Write every record out again exactly as given.

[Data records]
• • •

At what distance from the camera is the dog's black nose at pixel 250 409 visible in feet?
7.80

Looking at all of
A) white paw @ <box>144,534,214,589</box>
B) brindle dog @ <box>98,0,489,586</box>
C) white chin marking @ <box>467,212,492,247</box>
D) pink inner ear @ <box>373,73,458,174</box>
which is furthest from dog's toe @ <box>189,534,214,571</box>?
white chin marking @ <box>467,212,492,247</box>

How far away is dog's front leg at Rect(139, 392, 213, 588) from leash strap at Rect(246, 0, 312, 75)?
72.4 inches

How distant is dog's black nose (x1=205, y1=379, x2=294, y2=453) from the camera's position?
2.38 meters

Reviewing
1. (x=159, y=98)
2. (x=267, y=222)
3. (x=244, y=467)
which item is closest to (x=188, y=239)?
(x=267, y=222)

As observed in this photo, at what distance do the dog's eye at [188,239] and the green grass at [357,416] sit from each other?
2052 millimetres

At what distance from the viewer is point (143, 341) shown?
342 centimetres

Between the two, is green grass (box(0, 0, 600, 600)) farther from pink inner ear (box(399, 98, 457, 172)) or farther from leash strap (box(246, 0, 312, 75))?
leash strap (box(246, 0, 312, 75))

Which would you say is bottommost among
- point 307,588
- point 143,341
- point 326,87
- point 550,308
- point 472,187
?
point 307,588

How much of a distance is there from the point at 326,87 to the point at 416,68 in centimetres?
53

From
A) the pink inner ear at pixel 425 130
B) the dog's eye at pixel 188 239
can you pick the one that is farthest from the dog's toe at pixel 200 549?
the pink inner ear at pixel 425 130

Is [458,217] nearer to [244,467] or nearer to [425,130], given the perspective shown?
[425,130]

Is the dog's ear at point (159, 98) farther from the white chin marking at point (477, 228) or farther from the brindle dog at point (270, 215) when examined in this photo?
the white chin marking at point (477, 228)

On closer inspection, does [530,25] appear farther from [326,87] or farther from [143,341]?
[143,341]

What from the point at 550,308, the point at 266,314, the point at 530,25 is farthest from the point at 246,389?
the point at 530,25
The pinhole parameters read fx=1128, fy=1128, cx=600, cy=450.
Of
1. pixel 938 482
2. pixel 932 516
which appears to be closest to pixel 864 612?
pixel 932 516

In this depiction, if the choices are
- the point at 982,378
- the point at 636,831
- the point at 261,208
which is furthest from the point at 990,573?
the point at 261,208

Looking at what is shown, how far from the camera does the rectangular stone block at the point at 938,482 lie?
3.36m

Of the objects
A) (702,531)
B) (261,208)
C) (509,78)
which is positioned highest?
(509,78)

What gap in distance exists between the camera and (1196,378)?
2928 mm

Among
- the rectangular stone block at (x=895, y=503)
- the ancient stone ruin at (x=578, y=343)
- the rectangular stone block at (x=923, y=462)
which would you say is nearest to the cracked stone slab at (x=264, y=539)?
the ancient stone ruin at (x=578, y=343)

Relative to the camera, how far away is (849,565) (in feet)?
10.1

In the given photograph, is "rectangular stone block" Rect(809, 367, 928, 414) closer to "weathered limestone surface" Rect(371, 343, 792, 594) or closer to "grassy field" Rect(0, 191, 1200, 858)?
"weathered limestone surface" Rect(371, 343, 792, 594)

• • •

Task answer:
At what distance from the camera is the dog's black nose at pixel 250 409 visible in feet?
7.80

Looking at all of
A) white paw @ <box>144,534,214,589</box>
B) brindle dog @ <box>98,0,489,586</box>
C) white chin marking @ <box>467,212,492,247</box>
D) pink inner ear @ <box>373,73,458,174</box>
which is furthest from dog's toe @ <box>189,534,214,571</box>?
white chin marking @ <box>467,212,492,247</box>

How far away is dog's front leg at Rect(139, 392, 213, 588) from leash strap at Rect(246, 0, 312, 75)?
72.4 inches

How distant is dog's black nose (x1=205, y1=379, x2=294, y2=453) from the camera's position?
2.38 meters

Reviewing
1. (x=159, y=98)
2. (x=267, y=222)
3. (x=244, y=467)
which item is closest to (x=188, y=239)?
(x=267, y=222)

As observed in this photo, at what distance do the dog's eye at [188,239] and the green grass at [357,416] sit from each other?
2052 millimetres

At what distance from the viewer is point (143, 341) shown?
342 centimetres

Between the two, is green grass (box(0, 0, 600, 600)) farther from pink inner ear (box(399, 98, 457, 172)) or farther from leash strap (box(246, 0, 312, 75))?
leash strap (box(246, 0, 312, 75))

Which would you say is bottommost among
- point 307,588
- point 143,341
- point 326,87
- point 550,308
- point 472,187
?
point 307,588

How much of a distance is there from the point at 326,87 to the point at 416,68 in centimetres?
53

From
A) the pink inner ear at pixel 425 130
B) the dog's eye at pixel 188 239
can you pick the one that is farthest from the dog's toe at pixel 200 549?
the pink inner ear at pixel 425 130

Is [458,217] nearer to [244,467] or nearer to [425,130], given the perspective shown?
[425,130]

Is the dog's ear at point (159, 98) farther from the white chin marking at point (477, 228) or farther from the brindle dog at point (270, 215) when examined in this photo?
the white chin marking at point (477, 228)

On closer inspection, does [530,25] appear farther from [326,87] or farther from [143,341]?
[143,341]

What from the point at 550,308, the point at 266,314, the point at 530,25 is farthest from the point at 246,389?
the point at 530,25
The pinhole parameters read fx=1128, fy=1128, cx=600, cy=450.
Of
1. pixel 938 482
2. pixel 932 516
which appears to be closest to pixel 864 612?
pixel 932 516

In this depiction, if the choices are
- the point at 982,378
- the point at 636,831
- the point at 261,208
which is furthest from the point at 990,573?
the point at 261,208

Looking at what is shown, how far from the camera does the rectangular stone block at the point at 938,482 lie?
3.36m

Of the objects
A) (702,531)
B) (261,208)
C) (509,78)
which is positioned highest?
(509,78)

What gap in distance exists between the camera and (1196,378)?
2928 mm

Among
- the rectangular stone block at (x=895, y=503)
- the ancient stone ruin at (x=578, y=343)
- the rectangular stone block at (x=923, y=462)
which would you say is nearest to the cracked stone slab at (x=264, y=539)?
the ancient stone ruin at (x=578, y=343)

Relative to the camera, how far away is (849,565) (in feet)?
10.1

In the given photograph, is "rectangular stone block" Rect(809, 367, 928, 414) closer to "weathered limestone surface" Rect(371, 343, 792, 594) or closer to "grassy field" Rect(0, 191, 1200, 858)?
"weathered limestone surface" Rect(371, 343, 792, 594)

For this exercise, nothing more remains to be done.